Spatial reasoning dataset excerpts:
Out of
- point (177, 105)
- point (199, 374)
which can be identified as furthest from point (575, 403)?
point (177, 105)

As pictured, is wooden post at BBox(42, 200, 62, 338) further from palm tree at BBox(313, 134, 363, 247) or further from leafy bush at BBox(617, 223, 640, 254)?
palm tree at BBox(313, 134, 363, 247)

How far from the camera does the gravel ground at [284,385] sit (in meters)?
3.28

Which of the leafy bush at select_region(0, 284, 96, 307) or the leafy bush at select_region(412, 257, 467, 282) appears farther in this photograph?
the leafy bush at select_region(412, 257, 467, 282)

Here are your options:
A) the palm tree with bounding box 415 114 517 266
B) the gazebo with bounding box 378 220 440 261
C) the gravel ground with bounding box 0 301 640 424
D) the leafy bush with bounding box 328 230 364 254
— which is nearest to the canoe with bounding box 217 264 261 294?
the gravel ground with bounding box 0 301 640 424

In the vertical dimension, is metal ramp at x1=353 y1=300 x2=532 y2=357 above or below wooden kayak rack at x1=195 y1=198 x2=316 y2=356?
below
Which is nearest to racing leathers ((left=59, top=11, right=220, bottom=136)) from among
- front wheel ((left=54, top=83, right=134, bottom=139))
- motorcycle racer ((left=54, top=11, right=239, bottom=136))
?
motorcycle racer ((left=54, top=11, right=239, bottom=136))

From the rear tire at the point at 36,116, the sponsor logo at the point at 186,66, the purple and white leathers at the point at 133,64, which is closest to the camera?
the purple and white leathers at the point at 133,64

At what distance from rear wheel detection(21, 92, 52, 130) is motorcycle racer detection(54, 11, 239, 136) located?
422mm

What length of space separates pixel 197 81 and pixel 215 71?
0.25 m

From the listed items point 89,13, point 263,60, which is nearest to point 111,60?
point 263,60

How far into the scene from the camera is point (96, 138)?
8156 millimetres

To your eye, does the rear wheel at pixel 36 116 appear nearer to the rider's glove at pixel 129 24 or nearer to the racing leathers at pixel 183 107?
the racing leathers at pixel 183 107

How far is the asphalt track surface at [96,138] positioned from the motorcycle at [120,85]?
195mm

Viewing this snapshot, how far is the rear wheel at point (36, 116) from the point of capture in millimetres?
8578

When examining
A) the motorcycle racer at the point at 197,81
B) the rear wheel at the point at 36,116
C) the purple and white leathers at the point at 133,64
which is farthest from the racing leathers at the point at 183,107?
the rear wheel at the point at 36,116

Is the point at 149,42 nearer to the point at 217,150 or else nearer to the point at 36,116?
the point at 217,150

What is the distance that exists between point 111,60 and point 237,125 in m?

* SHORT TASK *
Send back each record exactly as it stands.

* SOLUTION TO THIS TASK *
Out of
- point (177, 105)
- point (199, 374)
which can be identified as furthest from point (575, 403)?
point (177, 105)

As pictured, is wooden post at BBox(42, 200, 62, 338) further from palm tree at BBox(313, 134, 363, 247) or further from leafy bush at BBox(617, 223, 640, 254)?
palm tree at BBox(313, 134, 363, 247)

How far from the camera does the gravel ground at [284,385] sit (in meters)?
3.28

Which of the leafy bush at select_region(0, 284, 96, 307) or the leafy bush at select_region(412, 257, 467, 282) appears farther in this photograph?
the leafy bush at select_region(412, 257, 467, 282)

Here are your options:
A) the palm tree with bounding box 415 114 517 266
B) the gazebo with bounding box 378 220 440 261
C) the gravel ground with bounding box 0 301 640 424
D) the leafy bush with bounding box 328 230 364 254
— which is nearest to the canoe with bounding box 217 264 261 294?
the gravel ground with bounding box 0 301 640 424

In the vertical dimension, is metal ramp at x1=353 y1=300 x2=532 y2=357 above or below wooden kayak rack at x1=195 y1=198 x2=316 y2=356?
below
Which is nearest to racing leathers ((left=59, top=11, right=220, bottom=136)) from among
- front wheel ((left=54, top=83, right=134, bottom=139))
- motorcycle racer ((left=54, top=11, right=239, bottom=136))
?
motorcycle racer ((left=54, top=11, right=239, bottom=136))

From the rear tire at the point at 36,116, the sponsor logo at the point at 186,66, the purple and white leathers at the point at 133,64, which is closest to the camera?
the purple and white leathers at the point at 133,64

At what distance from rear wheel detection(21, 92, 52, 130) is motorcycle racer detection(54, 11, 239, 136) located?
422mm

What length of space separates pixel 197 81 and pixel 215 71?
0.25 m

From the listed items point 89,13, point 263,60, which is nearest to point 111,60?
point 263,60

How far into the scene from the camera is point (96, 138)?
8156 millimetres

To your eye, does the rear wheel at pixel 36 116 appear nearer to the rider's glove at pixel 129 24 or nearer to the racing leathers at pixel 183 107?
the racing leathers at pixel 183 107

How far is the asphalt track surface at [96,138] positioned from the motorcycle at [120,85]?
195mm

Viewing this snapshot, how far is the rear wheel at point (36, 116) from the point of capture in millimetres?
8578

When examining
A) the motorcycle racer at the point at 197,81
B) the rear wheel at the point at 36,116
C) the purple and white leathers at the point at 133,64
which is farthest from the racing leathers at the point at 183,107?
the rear wheel at the point at 36,116

Is the point at 149,42 nearer to the point at 217,150 or else nearer to the point at 36,116?
the point at 217,150

What is the distance that exists between point 111,60 and point 237,125 in m?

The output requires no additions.